Activist

Antonia Juhasz

Photo By David Robert

San Francisco’s Antonia Juhasz is in Reno this week to accept the Sentinel Award, given by Nevada’s Alliance for Workers Rights to those who have engaged in lifelong activism. The author (Alternatives to Economic Globalization) and project director of the International Forum on Globalization has marched in South Africa, written against the Iraq war, challenged the link created by the Bush administration between open markets and fighting the war on terror, served as a staffer to two members of Congress, and worked on the impact of NAFTA and other “free” trade practices on Nevada workers.

Why activism? Have you ever had anybody say to you, ‘Why don’t you get a real job?’

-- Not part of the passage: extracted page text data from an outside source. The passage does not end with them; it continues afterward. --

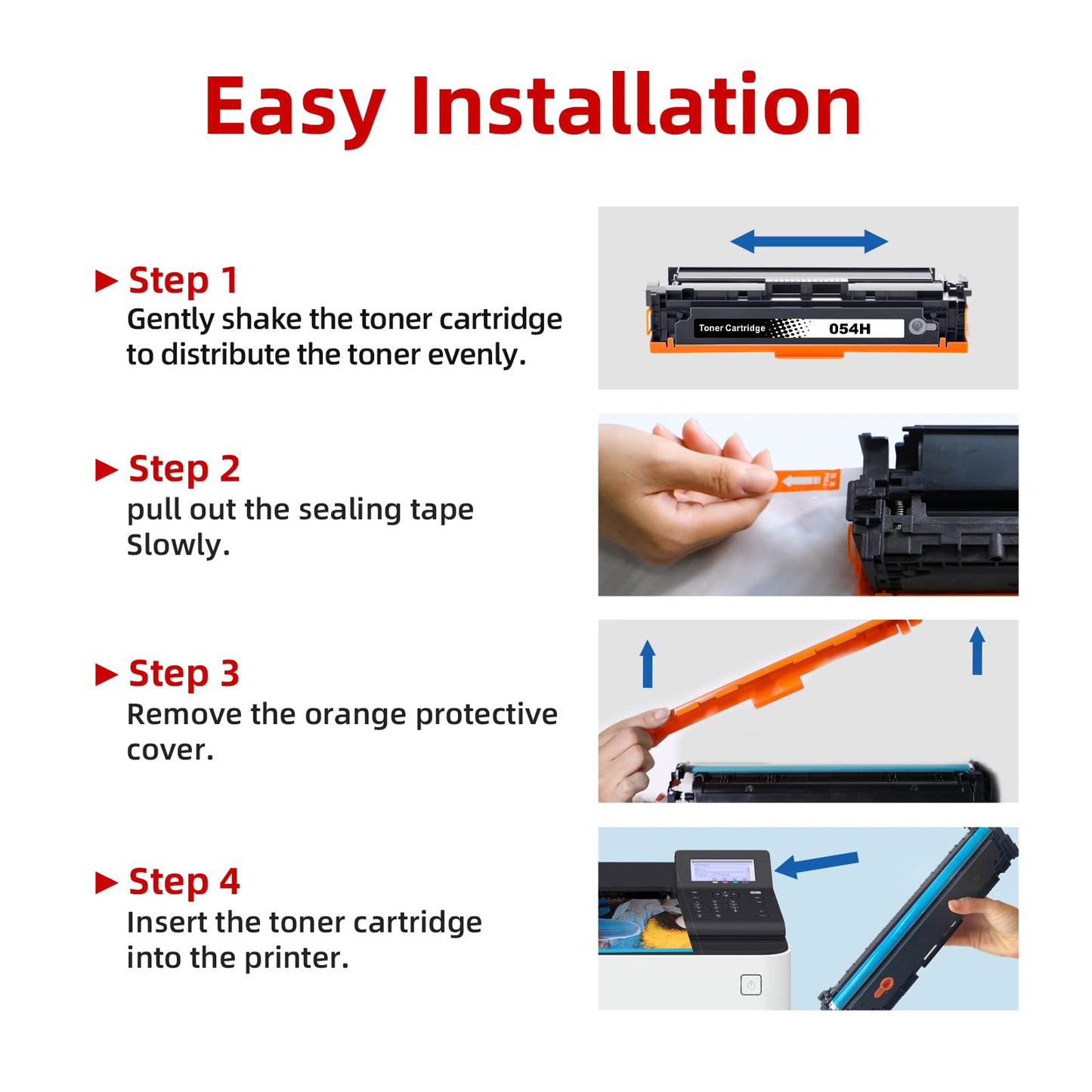 Easy Installation

▶ Step 1
Gently shake the toner cartridge to distribute the toner evenly.

Toner Cartridge 054H

▶ Step 2
pull out the sealing tape Slowly.

▶ Step 3
Remove the orange protective cover.

▶ Step 4
Insert the toner cartridge into the printer.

Activism because there hasn’t ever been any other choice in my mind. It’s a real job in that it makes a difference, and it makes me feel like I’m actually contributing something that creates change, and I’m able to support myself, which is a privilege in this country, so that’s a real job…Activism has been the route, and I never really considered anything else. Or I don’t know that if I did anything else that it wouldn’t still be activism. I mean, I think I could be a corporate CEO, and I would still be an activist. It wouldn’t really change my framework.

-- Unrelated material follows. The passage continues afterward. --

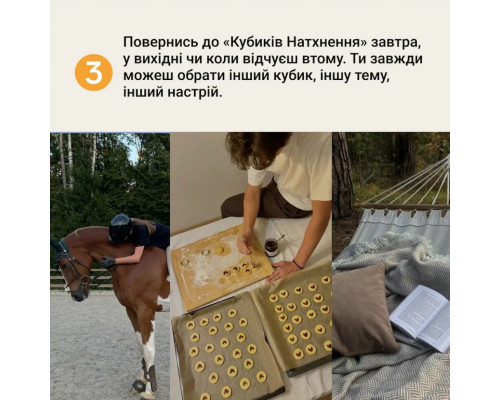 3

Повернись до «Кубиків Натхнення» завтра, у вихідні чи коли відчуєш втому. Ти завжди можеш обрати інший кубик, іншу тему, інший настрій.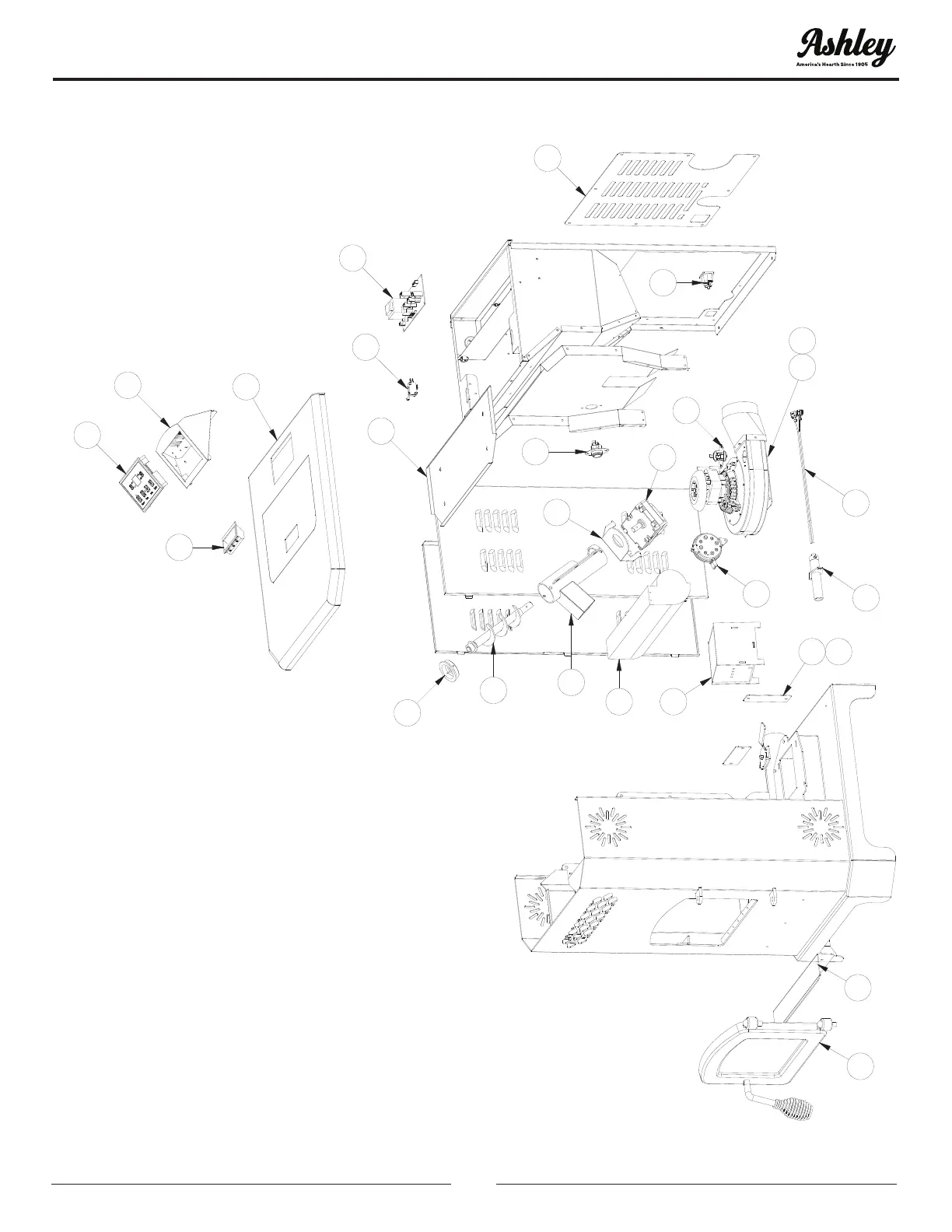 Ashley
America's Hearth Since 1905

Why do you think you’re that way? Parents? Upbringing?

Yes, I’m sure it’s my parents. My father is an immigrant from Hungary who escaped at the end of World War II. He’s always thought of he United States as a place that is an immense contradiction, incredible potential but weighed down by serious corruption. Both of my parents are professors, and they always instilled in me a sense that my ideas mattered, that I had a responsibility to use those ideas, and that I could have influence—which, I think again, is an immense privilege, the feeling that you can believe something and then use that belief to make change and that you’re somehow a person that’s in a place to do that. I think a lot of people have the notion that they’d like to create change but don’t feel empowered to do it. And they just instilled that sense of empowerment in me.

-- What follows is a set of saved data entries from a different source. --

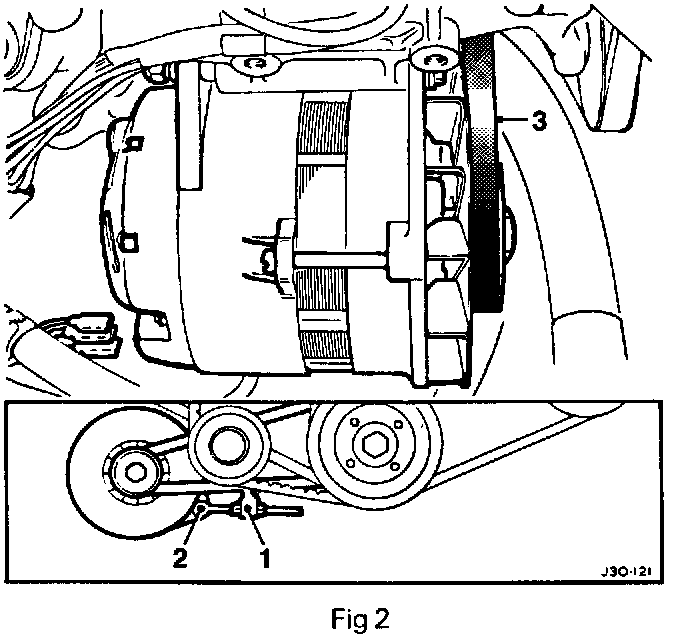 3

2 1

J30-121

Fig 2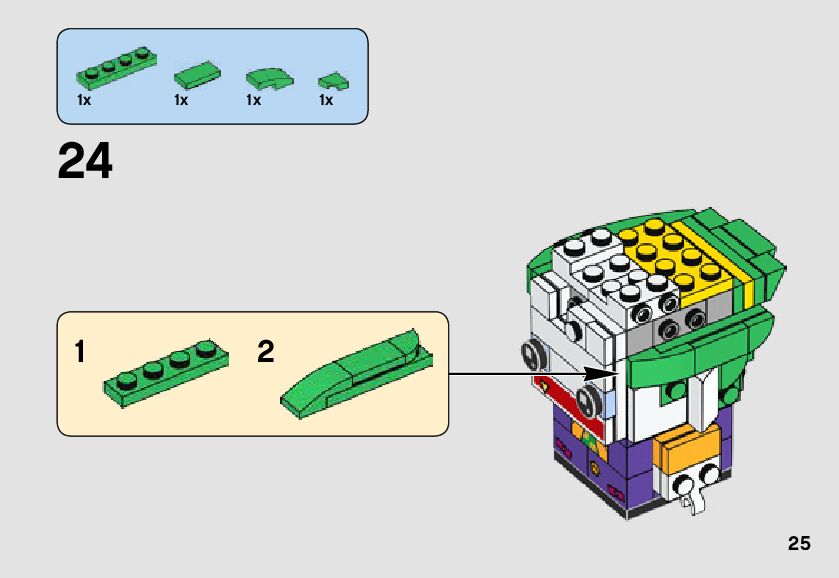 1x 1x 1x 1x

24

1 2

25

How do you pick and choose among causes?

I would say that my trajectory has been trying to find the places where I would have the most influence on the larger issues as I see them, and that’s sort of grown. I started focusing on very specific local economic issues, issues of women and children, working, equality, child care, health care, that sort of thing. … I used to work for two members of Congress on those issues. It was through working on those issues that I learned essentially that corporations were using the government, our government, to jump over my ability to write laws that would help local communities, and jumping over that [lawmaking] process, moving into international trade agreements at institutions I’d never even really heard of to wipe out those laws. And then I shifted my attention to those international trade and investment agreements to try and eventually stop that process. In so doing, I’ve learned that not only can we stop that sort of jumping-over process, but we can actually highlight the immense alternatives in communities working together everywhere around the world that are actually doing the opposite, so it’s sort of resisting one path while highlighting the growth of the other path. And I’ve been a part of that resistance, both through policy making and action/organizing around the world.